Extracted text
━━━━━━

On Sunday it was eight years since Michael Jackson died. To mark that anniversary, here’s a mix of songs on which MJ sang backing vocals in the 1970s and ‘80s — and a bit of background on those songs.

Right off the bat, I break the promise of the title, for on Paul McCartney’s The Man, from 1983, he is credited as Macca’s duet partner. Say Say Say was the big hit, but I rather prefer this song, which was only an album track. Both collaborations were produced by George Martin, bringing together a triple-threat of genius — albeit without creating a work of genius.

Another meeting of geniuses that doesn’t quite live up to its billing is that of Jackson, Burt Bacharach and his future wife, Carole Bayer Sager (with Jim Keltner on drums). Just Friends was written by Bacharach and Bayer Sager, and was co-produced by Burt and Michael, with the latter also contributing vocals.

Of course, Michael helped the siblings with his vocals. Here he does so very early in his career on Jermaine’s That’s How Love Goes; and on La Toya’s quite strange 1980 disco groover Night Time Lover, co-written with MJ, which halfway through turns into a Latin jam before it becomes a disco groover in the vein of Off The Wall again. Michael also featured on Janet’s 1984 track Don’t Stand Another Chance, which is too awful to feature here.

━━━━━━

What this task involves
Print the whole passage about songs featuring Michael Jackson's backing vocals, word for word.

Raw data
━━━━━━

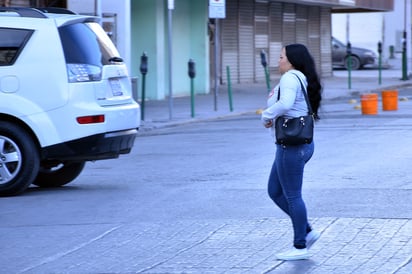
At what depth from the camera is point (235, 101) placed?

━━━━━━

Exercise answer
On Sunday it was eight years since Michael Jackson died. To mark that anniversary, here’s a mix of songs on which MJ sang backing vocals in the 1970s and ‘80s — and a bit of background on those songs.

Right off the bat, I break the promise of the title, for on Paul McCartney’s The Man, from 1983, he is credited as Macca’s duet partner. Say Say Say was the big hit, but I rather prefer this song, which was only an album track. Both collaborations were produced by George Martin, bringing together a triple-threat of genius — albeit without creating a work of genius.

Another meeting of geniuses that doesn’t quite live up to its billing is that of Jackson, Burt Bacharach and his future wife, Carole Bayer Sager (with Jim Keltner on drums). Just Friends was written by Bacharach and Bayer Sager, and was co-produced by Burt and Michael, with the latter also contributing vocals.

Of course, Michael helped the siblings with his vocals. Here he does so very early in his career on Jermaine’s That’s How Love Goes; and on La Toya’s quite strange 1980 disco groover Night Time Lover, co-written with MJ, which halfway through turns into a Latin jam before it becomes a disco groover in the vein of Off The Wall again. Michael also featured on Janet’s 1984 track Don’t Stand Another Chance, which is too awful to feature here.